- Task goal -
This task asks for the lines from the one with "United States, site archbold_FL-29." to the final line below, repeated exactly, with pictures omitted.

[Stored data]
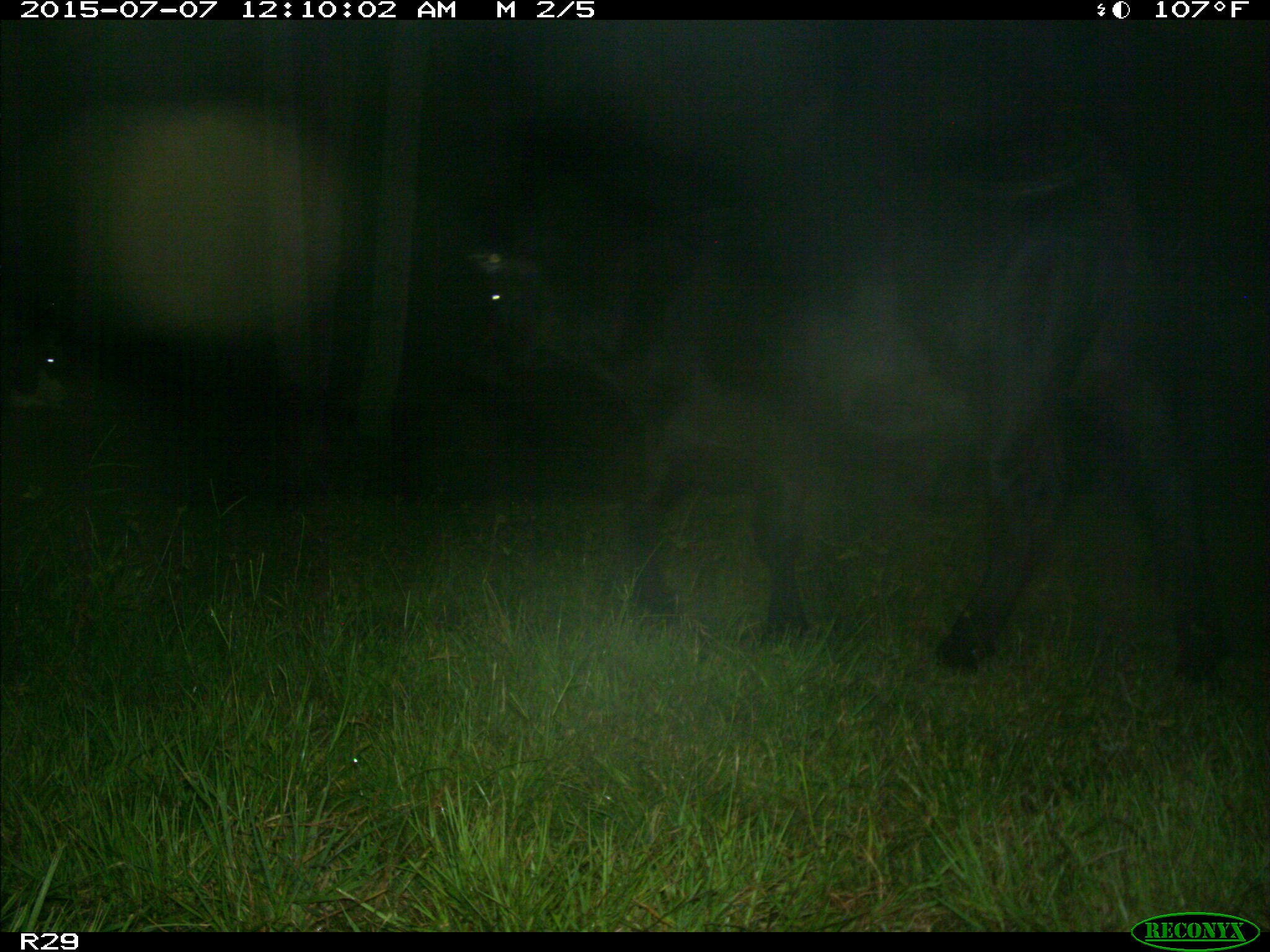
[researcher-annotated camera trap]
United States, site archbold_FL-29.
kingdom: Animalia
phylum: Chordata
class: Mammalia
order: Artiodactyla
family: Bovidae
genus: Bos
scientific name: Bos taurus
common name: domestic cow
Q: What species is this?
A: Bos taurus (domestic cow).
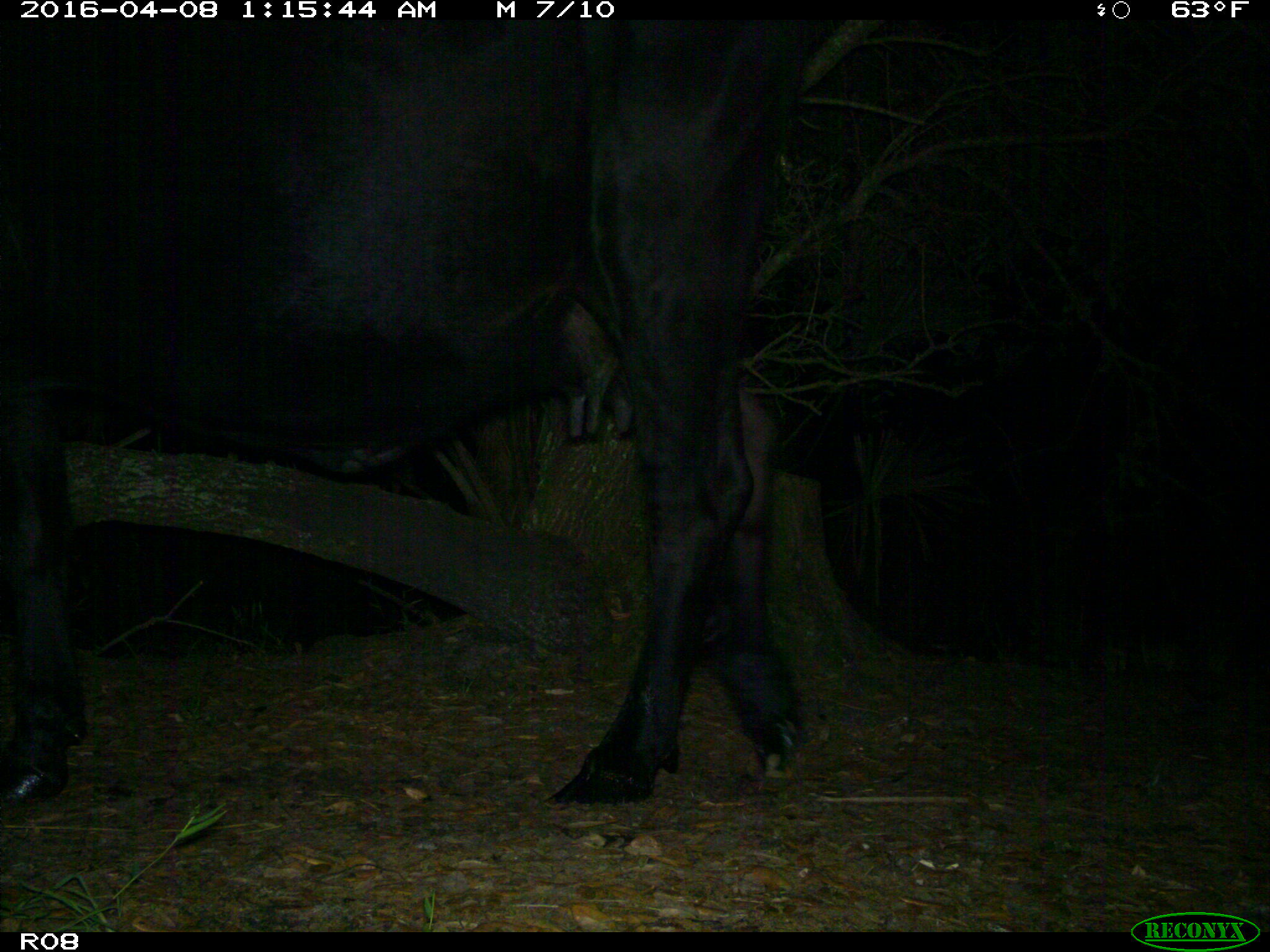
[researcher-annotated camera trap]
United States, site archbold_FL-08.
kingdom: Animalia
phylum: Chordata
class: Mammalia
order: Artiodactyla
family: Bovidae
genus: Bos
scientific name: Bos taurus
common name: domestic cow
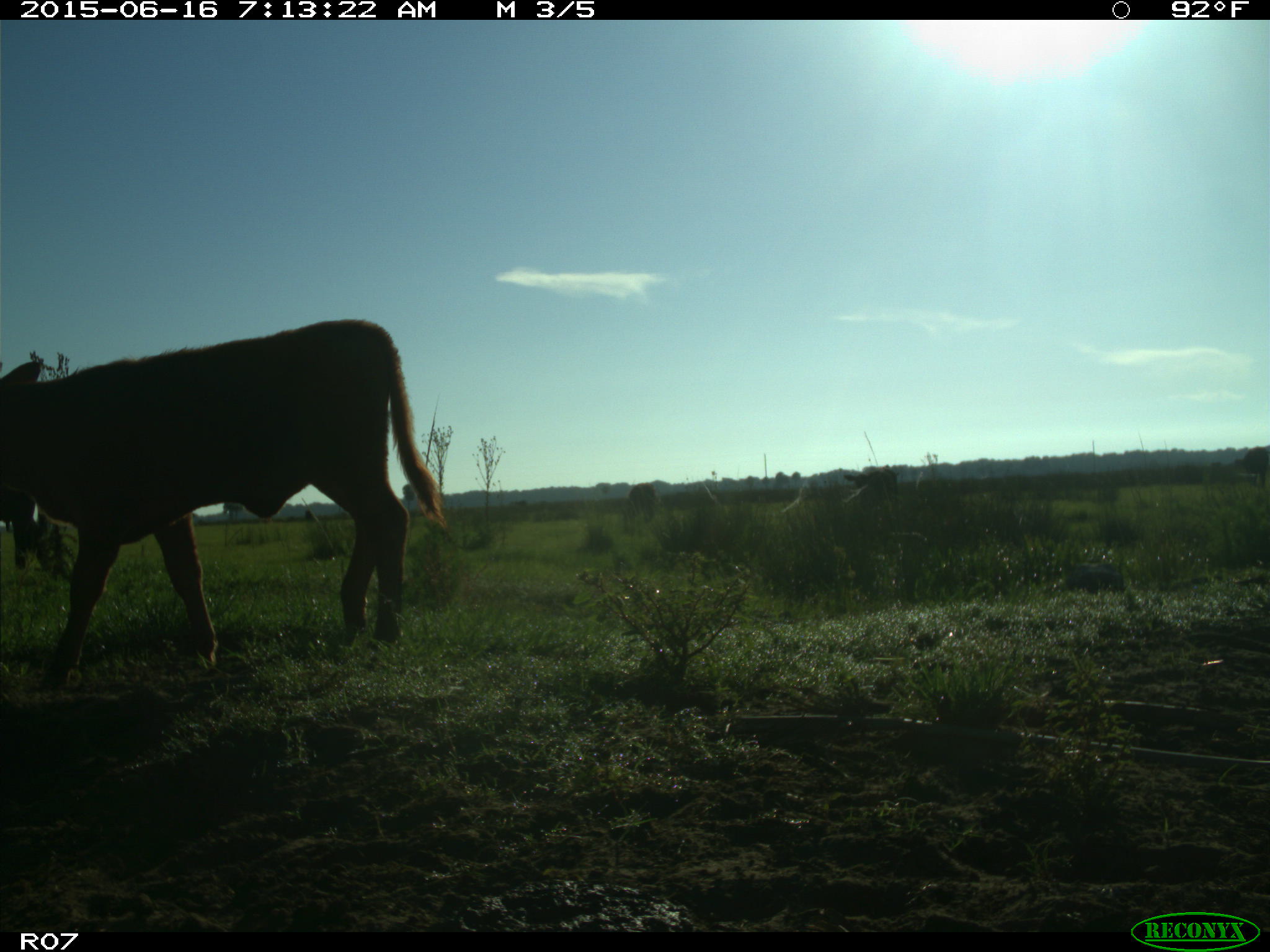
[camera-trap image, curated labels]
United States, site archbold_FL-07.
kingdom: Animalia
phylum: Chordata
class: Mammalia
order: Artiodactyla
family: Bovidae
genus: Bos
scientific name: Bos taurus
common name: domestic cow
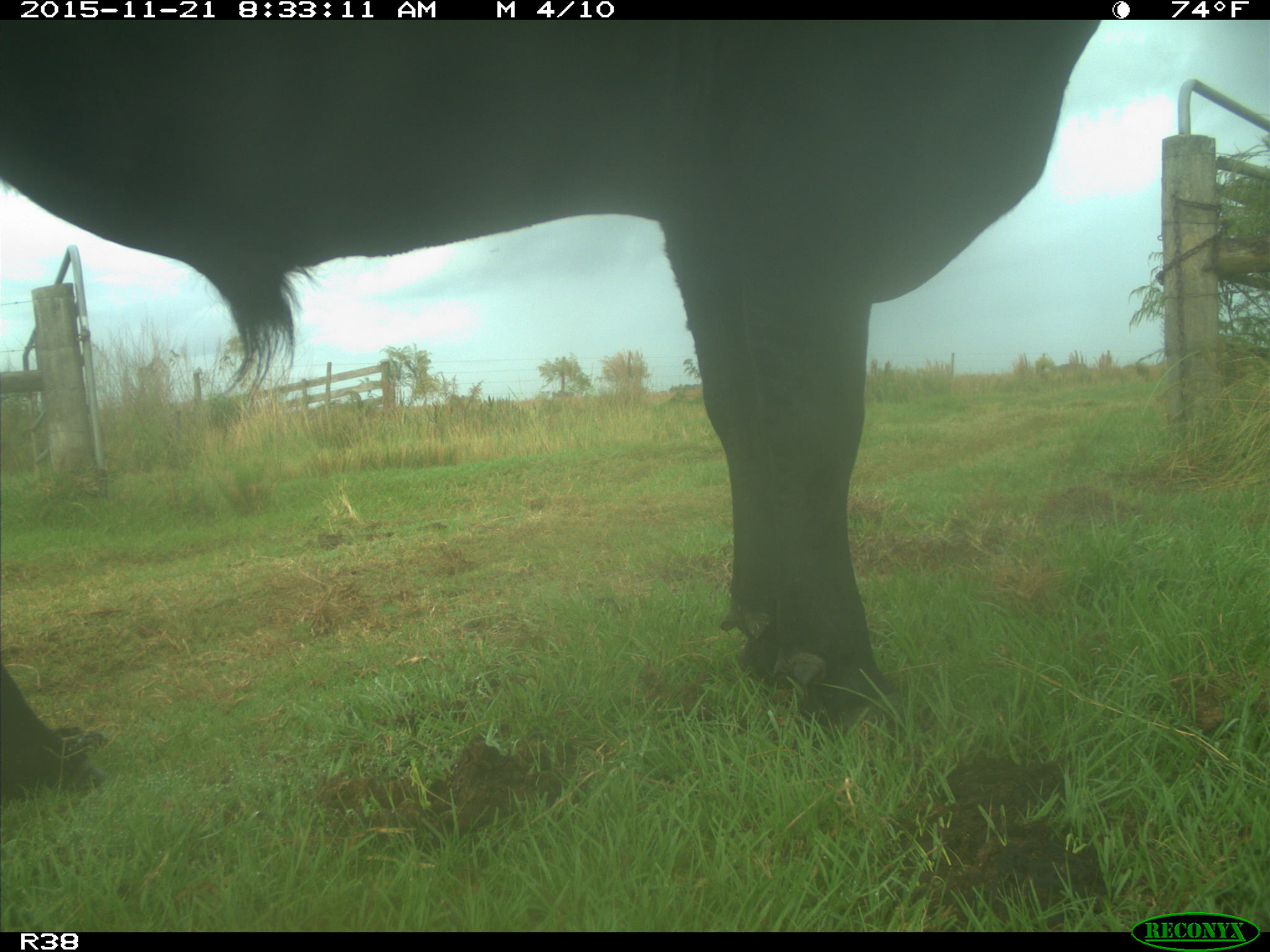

- Answer to this task -
United States, site archbold_FL-29.
kingdom: Animalia
phylum: Chordata
class: Mammalia
order: Artiodactyla
family: Bovidae
genus: Bos
scientific name: Bos taurus
common name: domestic cow
Q: What species is this?
A: Bos taurus (domestic cow).
[researcher-annotated camera trap]
United States, site archbold_FL-08.
kingdom: Animalia
phylum: Chordata
class: Mammalia
order: Artiodactyla
family: Bovidae
genus: Bos
scientific name: Bos taurus
common name: domestic cow
[camera-trap image, curated labels]
United States, site archbold_FL-07.
kingdom: Animalia
phylum: Chordata
class: Mammalia
order: Artiodactyla
family: Bovidae
genus: Bos
scientific name: Bos taurus
common name: domestic cow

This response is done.